Friday, January 11, 2008

An antisemitic column by Ghandi's grandson

As readers of this blog know, I do not label people or writings as antisemitic unless they are blatnatly so. Well Gandhi's grandson has written a column for the Washington Post which is clearly so.

Arun Gandhi is the fifth grandson of “Mahatma” Gandhi and is president and co-founder of the M. K. Gandhi Institute for Nonviolence.

He begins by describing Jews as being
"locked into the holocaust experience-- a German burden that the Jews have not been able to shed. It is a very good example of a community can overplay a historic experience to the point that it begins to repulse friends."
If his people had lost one out of every three members of its community would he suggest that they "shed" this experience? Then he goes on to posit that
"The holocaust was the result of the warped mind of an individual who was able to influence his followers into doing something dreadful."
An individual? Seems to me that history shows that a whole lot more than one person was involved in making this happen.

He then proclaims that the "Jewish identity in the future appears bleak" because Jews are "anchored to the past" and believe that their "survival can only be ensured by weapons and bombs."

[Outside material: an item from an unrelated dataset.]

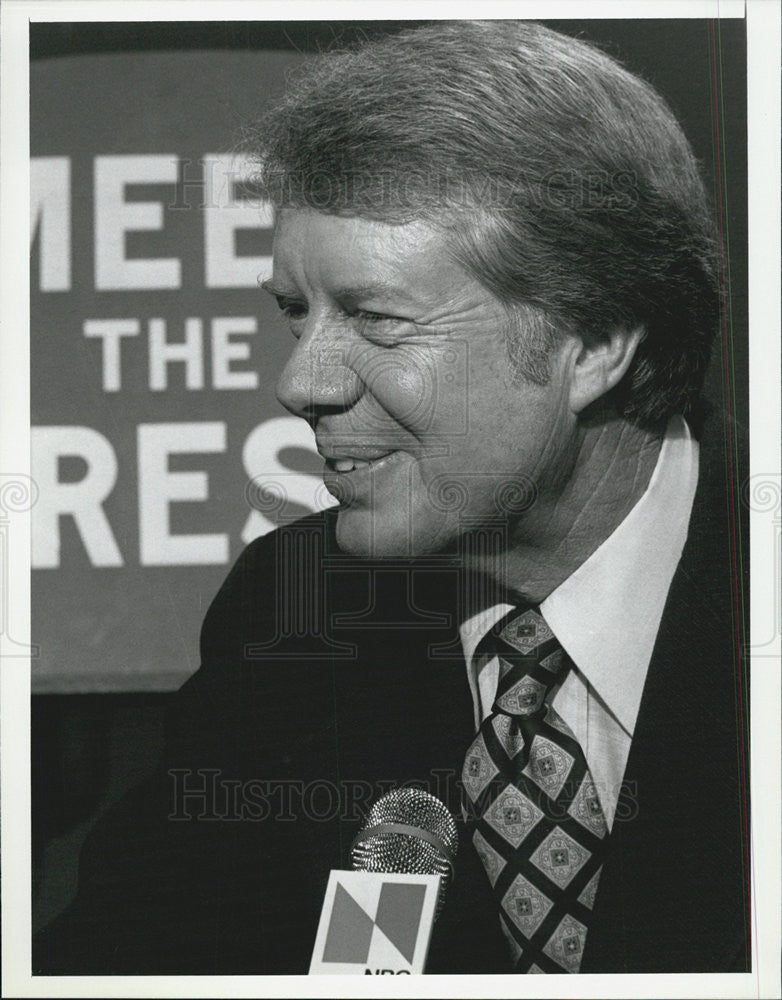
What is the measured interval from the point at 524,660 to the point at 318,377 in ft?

He goes on to describe Israel and its policies as "a snake pit -- with many deadly snakes in it" He asks "Would it not be better to befriend those who hate you? Can you not reach out and share your technological advancement with your neighbors and build a relationship?"

Finally he declares that "we have created a culture of violence (Israel and the Jews are the biggest players) and that Culture of Violence is eventually going to destroy humanity."

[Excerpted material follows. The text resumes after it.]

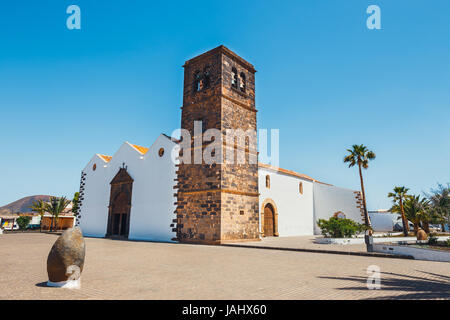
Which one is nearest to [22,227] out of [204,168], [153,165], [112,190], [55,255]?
[112,190]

This reeks of antisemitism. Jewish identity based on violence? Not a word about suicide bombers? Hamas? Rockets from Gaza? Withdrawal from Gaza?

My question is how did the editors of the Washington Post decide to publish this? Couldn't they have found something more subtle? Didn't they realize that this piece was too heavy handed? I am really disappointed in them.

[In case you have any doubt that past par should be read with a heavy dose of sarcasm.]


Geno1998 said...

I completely agree with your post. I wonder, Did his grandfather express any antisemetic views?

Iv read your books and found them to be excellent. I live in Riverdale in the Bronx. I think you spoke at the Riverdale Jewish center(correct me if Im wrong) and I regret missing it.

Benji Lovitt said...

Why does this remind me of some out-of-touch celebrities who decide to speak out on politics? Just because your grandfather is an icon doesn't make you special.

Speaking of anti-Semites, did you see this?



Well said Professor Lipstadt. Isn't it strange that Gandhi's grandson cannot see what's happening all over India. Maybe he should visit with those insane Jewish farmers who grow fresh lettuce[s] in the Jaffa / Israeli desert.

Ian Thal said...

The saddest irony is that India is one of the few nations where Jewish communities have existed for thousands of years largely free of the oppression so characteristic in other parts of the world.

Sharon said...

The quotes did not sound anti-semitic to me. The snake-pit expression seemed extreme, but as to the basics of what he was saying about Israel - I have heard an Israeli espress great dismay over the policies and actions of his country toward the Palestinians. He said that in Israel there are large numbers who share his views and that there is more open discussion of the issue in Israel than in the US.

To be anti some Israeli policy is not to be anti semitic.
Secondly, I think he had a point worth considering about Jews being stuck in the past over the Nazi's genocide.

Benji Lovitt said...

Sharon, I would say it's not anti-Semitic in the "Jews have big noses/are cheap" vain. But it holds the Jews/Israelis to a different standard than every other country in the world and singles them out. To blame only Israel for its situation is....if it's not anti-Semitism, it still reeks of something.